Mais Gabriel est à moi maintenant. Et je le veux rien qu'à moi. J'espère que je suis très clair à ce sujet. »
- « Je tire pas la gueule, idiot, je mouille, ça va pas de me dire des choses pareilles ? J’ai personne à baiser ce soir pour faire passer l’envie moi. Alors que vous vous allez tirer votre crampe incessamment sous peu. »
- « Mais vous n’avez donc rien écouté ? »
- « Je me branlottais un peu quand vous parliez, mais si, j’ai tout bien compris : vous êtes con. Et vous n’avez rien compris à Gab’, donc là c‘est vous qui allez m‘écouter. Vous voyez pas qu’il attend que ça, crétin ? Que vous lui colliez votre langue partout, d’ailleurs insistez sur l’intérieur des cuisses, ça le fait gémir de façon super mignonne, et si vous regardez par en-dessous, il se mordille la lèvre inférieure quand on fait ça, c‘est à se pâmer de sexitude.
Non mais franchement, avoir Gabriel nu dans son lit et ne pas y toucher c’est un crime de lèse-sexualité! C’est pas parce qu’il dit rien qu’il ne le veut pas, il est peut être trop poli pour demander, je sais pas, moi, je lui ai jamais laissé le choix, mais y’a qu’à voir comme il vous regarde et comment ses yeux vous détaillent l’entrejambe pour comprendre que tout ce qu’il veut c’est que vous le preniez, et pas avec des pincettes croyez-moi. Le choix de l'étalon est assez discutable, mais, il a ses lubies, alors pourquoi pas, vous n’êtes pas pire qu’un autre.

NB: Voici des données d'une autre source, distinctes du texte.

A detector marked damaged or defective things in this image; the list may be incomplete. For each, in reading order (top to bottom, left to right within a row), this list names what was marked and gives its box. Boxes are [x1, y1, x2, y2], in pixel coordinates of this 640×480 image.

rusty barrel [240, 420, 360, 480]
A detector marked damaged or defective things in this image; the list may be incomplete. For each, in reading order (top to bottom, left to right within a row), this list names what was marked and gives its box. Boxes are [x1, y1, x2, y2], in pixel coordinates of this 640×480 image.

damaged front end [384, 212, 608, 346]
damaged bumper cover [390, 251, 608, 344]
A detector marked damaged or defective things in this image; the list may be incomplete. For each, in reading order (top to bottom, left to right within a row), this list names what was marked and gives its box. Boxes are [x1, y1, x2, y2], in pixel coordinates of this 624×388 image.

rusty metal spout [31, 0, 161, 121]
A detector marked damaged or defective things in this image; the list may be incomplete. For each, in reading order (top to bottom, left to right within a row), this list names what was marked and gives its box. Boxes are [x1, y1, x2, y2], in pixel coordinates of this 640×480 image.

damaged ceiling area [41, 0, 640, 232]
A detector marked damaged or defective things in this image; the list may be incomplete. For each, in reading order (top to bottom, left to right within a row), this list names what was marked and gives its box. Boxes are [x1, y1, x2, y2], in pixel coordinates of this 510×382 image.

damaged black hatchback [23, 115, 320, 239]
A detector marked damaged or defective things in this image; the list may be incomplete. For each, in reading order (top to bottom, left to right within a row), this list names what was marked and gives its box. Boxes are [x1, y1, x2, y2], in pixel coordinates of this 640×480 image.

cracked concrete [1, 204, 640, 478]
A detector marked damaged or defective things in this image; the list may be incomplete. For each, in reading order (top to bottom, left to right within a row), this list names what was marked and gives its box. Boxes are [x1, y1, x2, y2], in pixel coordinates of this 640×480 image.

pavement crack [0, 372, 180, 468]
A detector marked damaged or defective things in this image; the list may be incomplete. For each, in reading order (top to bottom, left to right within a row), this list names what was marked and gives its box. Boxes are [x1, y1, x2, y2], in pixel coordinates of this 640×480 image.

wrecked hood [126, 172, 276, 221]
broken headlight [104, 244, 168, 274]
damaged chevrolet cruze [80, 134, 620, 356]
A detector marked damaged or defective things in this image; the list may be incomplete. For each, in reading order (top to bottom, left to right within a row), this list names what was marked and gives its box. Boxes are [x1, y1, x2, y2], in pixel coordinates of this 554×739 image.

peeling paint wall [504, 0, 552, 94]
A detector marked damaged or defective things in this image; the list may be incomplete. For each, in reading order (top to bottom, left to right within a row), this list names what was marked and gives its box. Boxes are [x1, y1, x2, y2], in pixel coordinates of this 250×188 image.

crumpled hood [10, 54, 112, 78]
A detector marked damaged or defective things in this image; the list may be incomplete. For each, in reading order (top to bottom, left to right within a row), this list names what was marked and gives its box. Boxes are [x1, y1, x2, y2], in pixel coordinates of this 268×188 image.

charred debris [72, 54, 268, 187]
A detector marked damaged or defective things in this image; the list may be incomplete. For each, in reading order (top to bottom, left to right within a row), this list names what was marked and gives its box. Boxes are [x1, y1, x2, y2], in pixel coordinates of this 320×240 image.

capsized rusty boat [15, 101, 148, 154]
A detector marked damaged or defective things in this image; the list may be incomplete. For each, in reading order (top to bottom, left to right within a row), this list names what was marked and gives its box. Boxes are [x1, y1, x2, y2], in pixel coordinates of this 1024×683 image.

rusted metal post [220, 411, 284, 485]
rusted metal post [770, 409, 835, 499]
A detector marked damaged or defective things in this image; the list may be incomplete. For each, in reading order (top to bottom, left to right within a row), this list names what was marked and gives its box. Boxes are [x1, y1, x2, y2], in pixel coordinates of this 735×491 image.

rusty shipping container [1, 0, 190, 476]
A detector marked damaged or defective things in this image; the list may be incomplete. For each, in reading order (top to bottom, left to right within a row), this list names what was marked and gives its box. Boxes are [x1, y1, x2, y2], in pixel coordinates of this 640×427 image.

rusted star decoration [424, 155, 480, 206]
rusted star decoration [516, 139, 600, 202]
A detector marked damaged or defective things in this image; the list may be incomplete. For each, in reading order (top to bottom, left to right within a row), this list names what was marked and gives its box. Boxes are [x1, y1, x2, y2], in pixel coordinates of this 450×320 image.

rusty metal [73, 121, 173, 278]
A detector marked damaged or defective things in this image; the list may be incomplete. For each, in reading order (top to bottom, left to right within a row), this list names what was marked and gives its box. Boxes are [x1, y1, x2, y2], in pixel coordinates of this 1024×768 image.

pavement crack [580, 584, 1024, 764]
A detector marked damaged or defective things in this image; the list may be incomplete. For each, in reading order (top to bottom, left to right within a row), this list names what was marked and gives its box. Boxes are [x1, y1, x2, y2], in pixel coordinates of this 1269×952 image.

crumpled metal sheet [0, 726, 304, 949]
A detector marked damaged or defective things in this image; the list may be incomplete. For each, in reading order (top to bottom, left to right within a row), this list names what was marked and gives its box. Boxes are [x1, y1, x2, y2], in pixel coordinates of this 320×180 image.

Cela dit, croire que Gabriel est aussi innocent que l’air qu’il arbore la plupart du temps, c’est franchement faire montre d’un manque total de finesse, ce qui, pour un violoniste est assez affligeant. Alors, faites moi confiance, sauvez-nous du désastre et relâchez toute cette tension sexuelle : il vous veut et il doit être au bord de l'explosion de se retenir de baiser comme il le fait depuis des mois en attendant que vous franchissiez le cap de l'amour courtois.
Partez à sa recherche, et quand vous le trouverez, plaquez-le au mur, en lui attrapant fermement une fesse, faites-lui bien sentir votre sexe, roulez-lui une pelle monumentale, un peu comme celle que je vous ai roulé la dernière fois, même contre votre gré, je vous ai senti bander, mordez-lui le cou, murmurez-lui des saletés en russe, mentionnez bien que vous comptez lui coller votre sexe dans la bouche et quand il commence à haleter, traînez-le dans une chambre, n‘importe laquelle et là, arrachez-lui ses vêtements, et faites-le jouir. Faites-lui tout ce que vous m’avez décrit et faites-le bien, je veux l’entendre de ma chambre. Sinon, ça va mal se passer.
- « Vous êtes sûre que ?»
- « Quoi ?»
- « Vous allez bien ? Vous êtes…»
- « Allez vous-en, allez! Gabriel est tout à vous et vous, vous le laissez dépérir, ingrat !» j’ai haleté « Allez, partez... Mais euh, avant, vous auriez un mouchoir ? J’ai joui en vous imaginant, je suis toute mouillée.»
Yuri m’a tendu un mouchoir de percale en murmurant "Gardez-le" avec un drôle de regard, et il s’est éclipsé.
N’empêche que maintenant, ça va beaucoup mieux. Et personne ne m’a encore remercié.